Machine learning is a data analysis technique that builds a model with the data and uses the model to predict. It learns from the data, identifies patterns and produces reliable predictions that help with decision making. As modern computational techniques advance, machine learning becomes more and more popular. There are two major groups of learning algorithms, supervised and unsupervised learning. Many regression and classification models we know of are supervised learning, such as linear regression, lasso regression, support vector machine, decision tree classification, random forest classification. They are supervised in the sense that the data we use to train the model have a “correct” label. And using this information, we can evaluate the performance of the learned models. On the other hand, when the data we used for training don’t have any label information, it is unsupervised. For example, clustering algorithms such as k-means assign data into groups. In this process, it doesn’t require the training data to have the correct labels as references.
Simlytiks-ML
Simlytiks-ML is a machine learning feature on d3VIEW Simlytiks. It has incorporated the most commonly used machine learning techniques and provides an option for users to perform these machine learning methods without any specific programming knowledge with an user-friendly interface.
HIC dataset
When we click “New Dataset”, we choose the dataset “Simulation DOE Results Small” from the list of sample data. The dataset contains records from a simulation study about HIC values. Here we are interested in predicting HIC values with “thumper” and “thood”. Since “HIC” is a numeric variable, we can use regression methods for the learning. Next to the option to “add visualization”, there is a new green icon “ML” which will provide us a list of machine learning algorithms for us to select.
Linear regression
Linear regression is one of the most popular and straightforward machine learning technique. To perform a linear regression, we click “ML” and select “linear regression” in the list. Then we are prompted to decide the configuration of the analysis. For example, the target and input features. In this case, “HIC” is the target since that’s what we want to predict and “tbumper” and “thood” are the features we will be using to predict “HIC” values, thus they are the input features. There are also options for us to choose the degree for our linear regression model, if we want to normalize the data before we learn the model and if we want to “clean” the data when there are missing values in the data. Here we just use the default settings and click “execute” to train our linear regression model.

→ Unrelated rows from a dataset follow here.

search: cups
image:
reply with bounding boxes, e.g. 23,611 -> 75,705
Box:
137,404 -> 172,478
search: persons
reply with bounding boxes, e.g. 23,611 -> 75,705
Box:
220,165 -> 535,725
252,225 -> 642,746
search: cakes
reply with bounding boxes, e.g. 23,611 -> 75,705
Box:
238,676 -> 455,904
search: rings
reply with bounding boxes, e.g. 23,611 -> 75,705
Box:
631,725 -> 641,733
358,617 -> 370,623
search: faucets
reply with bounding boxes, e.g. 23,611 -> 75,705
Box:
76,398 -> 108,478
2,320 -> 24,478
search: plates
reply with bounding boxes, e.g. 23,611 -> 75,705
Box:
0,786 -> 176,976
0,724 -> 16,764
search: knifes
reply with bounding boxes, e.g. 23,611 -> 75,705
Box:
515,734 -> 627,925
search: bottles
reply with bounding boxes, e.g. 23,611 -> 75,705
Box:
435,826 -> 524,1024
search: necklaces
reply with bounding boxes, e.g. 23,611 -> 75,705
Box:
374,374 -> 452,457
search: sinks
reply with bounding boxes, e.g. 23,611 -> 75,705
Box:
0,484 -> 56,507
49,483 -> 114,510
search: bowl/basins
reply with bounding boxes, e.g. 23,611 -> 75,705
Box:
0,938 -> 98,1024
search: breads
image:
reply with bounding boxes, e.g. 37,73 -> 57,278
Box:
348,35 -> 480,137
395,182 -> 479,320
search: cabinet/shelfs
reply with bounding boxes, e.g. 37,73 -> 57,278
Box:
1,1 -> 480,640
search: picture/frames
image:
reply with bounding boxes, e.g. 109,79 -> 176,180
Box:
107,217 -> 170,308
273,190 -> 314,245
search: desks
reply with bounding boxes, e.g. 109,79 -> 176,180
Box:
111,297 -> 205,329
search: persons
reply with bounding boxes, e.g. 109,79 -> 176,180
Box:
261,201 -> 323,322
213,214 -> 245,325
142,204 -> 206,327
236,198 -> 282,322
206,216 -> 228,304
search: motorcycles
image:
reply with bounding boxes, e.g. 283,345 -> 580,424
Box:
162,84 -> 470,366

After the linear regression model is trained, we will see a three dimensional scatter plot visualization of our input data, together with a regression surface we have learned from the data.
More details on the model we have trained are available in the “output” section. The most important and helpful information is the coefficient estimates which we can use for predicting new data, the predicted values right next to the actual values from the dataset as a comparison, model evaluation metrics such as R2 (R squared), MSE and MAE. This gives us an idea how our model performs and it can be used to compare our model with the others.
Here we show the results derived from R software. Compared to what we get from Simlytiks-ML, we have the same coefficient estimates and the same computed metrics (R2, MSE, MAE).
Prediction
It is intuitive that we want to make some predictions after we have trained our model. In Simlytiks-ML, we can go to the “prediction” section, and directly upload a csv file containing new data. The predicted values will show up on the right.
Comparison of different models
Just like how we performed a linear regression analysis, we can easily train some more advanced models with Simlytiks-ML. For example, we can choose “lasso”, “support vector regression” or “random forest regression” in the listed methods provided in the “ML” option. The coefficients of these trained models are summarized in the table below, together with that from the linear regression methods. Together, we can compare between different models and see which one performs better. In this case, our trained random forest regression model outperforms the other models on all metrics. For a more rigorous comparison, we can add the cross-validation procedure to make sure that the random forest model doesn’t perform better than the other models by chance.
Conclusion
As demonstrated above, Simlytiks-ML provides a convenient way for users to conduct all types of machine learning on the data without intensive programming and make predictions by uploading a csv file containing new data. Users only need to focus on the methods from the conceptual level and results are presented in an easy-to-understand manner.